Their main demand is the repeal not only of the educational reform, but also of the whole package of structural reforms better known as the “Pact for Mexico,” which the administration of President Enrique Peña Nieto—under the influence of the World Bank, the International Monetary Fund and the Inter-American Development Bank—has been trying to impose since 2013.
With these reforms, which seek to privatize education as well as sectors like agriculture, health care, telecommunications, and energy, the Mexican government is directly threatening not just the teachers union but also the people of Mexico in general. Therefore, the movement is not limited to the teachers: “This stopped being a teachers’ movement and it is now a social movement. Why? Because we the people are the ones being most harmed by this in every aspect.
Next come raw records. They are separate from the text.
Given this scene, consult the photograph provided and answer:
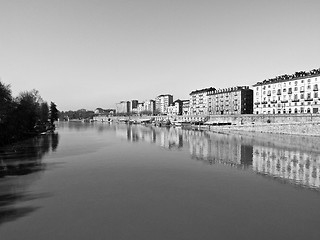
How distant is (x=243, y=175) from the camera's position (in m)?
28.1

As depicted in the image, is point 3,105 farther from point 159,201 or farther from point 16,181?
point 159,201

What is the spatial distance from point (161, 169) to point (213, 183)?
27.4ft

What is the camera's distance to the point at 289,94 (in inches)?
4023

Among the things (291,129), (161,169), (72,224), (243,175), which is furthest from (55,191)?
(291,129)

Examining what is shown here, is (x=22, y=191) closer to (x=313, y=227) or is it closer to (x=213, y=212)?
(x=213, y=212)

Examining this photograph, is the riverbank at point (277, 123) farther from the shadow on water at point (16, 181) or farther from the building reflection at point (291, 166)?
the shadow on water at point (16, 181)

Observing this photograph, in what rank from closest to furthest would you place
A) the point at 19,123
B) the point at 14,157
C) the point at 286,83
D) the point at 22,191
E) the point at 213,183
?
the point at 22,191 → the point at 213,183 → the point at 14,157 → the point at 19,123 → the point at 286,83

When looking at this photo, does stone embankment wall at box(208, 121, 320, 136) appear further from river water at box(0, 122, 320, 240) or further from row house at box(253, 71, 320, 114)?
river water at box(0, 122, 320, 240)

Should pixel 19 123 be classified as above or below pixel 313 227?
above

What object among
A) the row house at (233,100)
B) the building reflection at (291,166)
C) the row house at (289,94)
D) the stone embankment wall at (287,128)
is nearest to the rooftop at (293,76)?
the row house at (289,94)

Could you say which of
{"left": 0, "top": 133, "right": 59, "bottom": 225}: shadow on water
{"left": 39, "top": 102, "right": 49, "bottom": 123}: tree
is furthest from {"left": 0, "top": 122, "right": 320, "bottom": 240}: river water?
{"left": 39, "top": 102, "right": 49, "bottom": 123}: tree

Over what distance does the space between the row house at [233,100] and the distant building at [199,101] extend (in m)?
12.3

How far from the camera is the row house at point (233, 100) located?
136375 mm

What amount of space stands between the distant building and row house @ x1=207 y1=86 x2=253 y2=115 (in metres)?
12.3
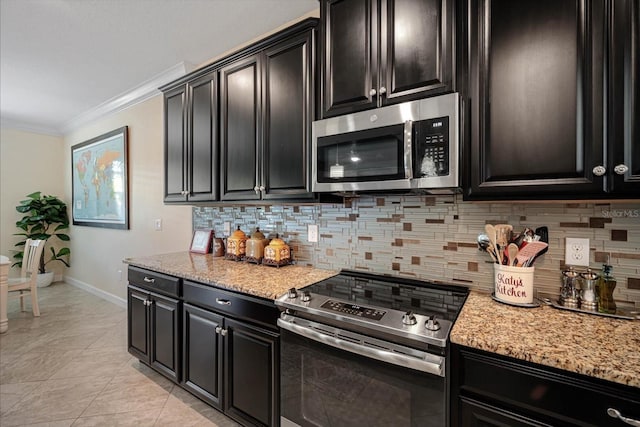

For this reason all of the communities are organizing in order to raise our voices,” explained a woman from the Oaxacan town of San Pablo Huitzo.
In contrast to the experience of 2006, during which the resistance was mainly concentrated in the city of Oaxaca, in 2016 blockades were established in practically the whole state. What has not changed is the government’s response to the protests, which continues to be characterized by brutal repression. To this date, hundreds of people have been injured and more than ten assassinated by elements of the police and the government’s gendarmerie.
With this documentary, we want to make public what took place between June and August of 2016, through the voices of the citizens, teachers, mothers, and municipal authorities of Oaxaca.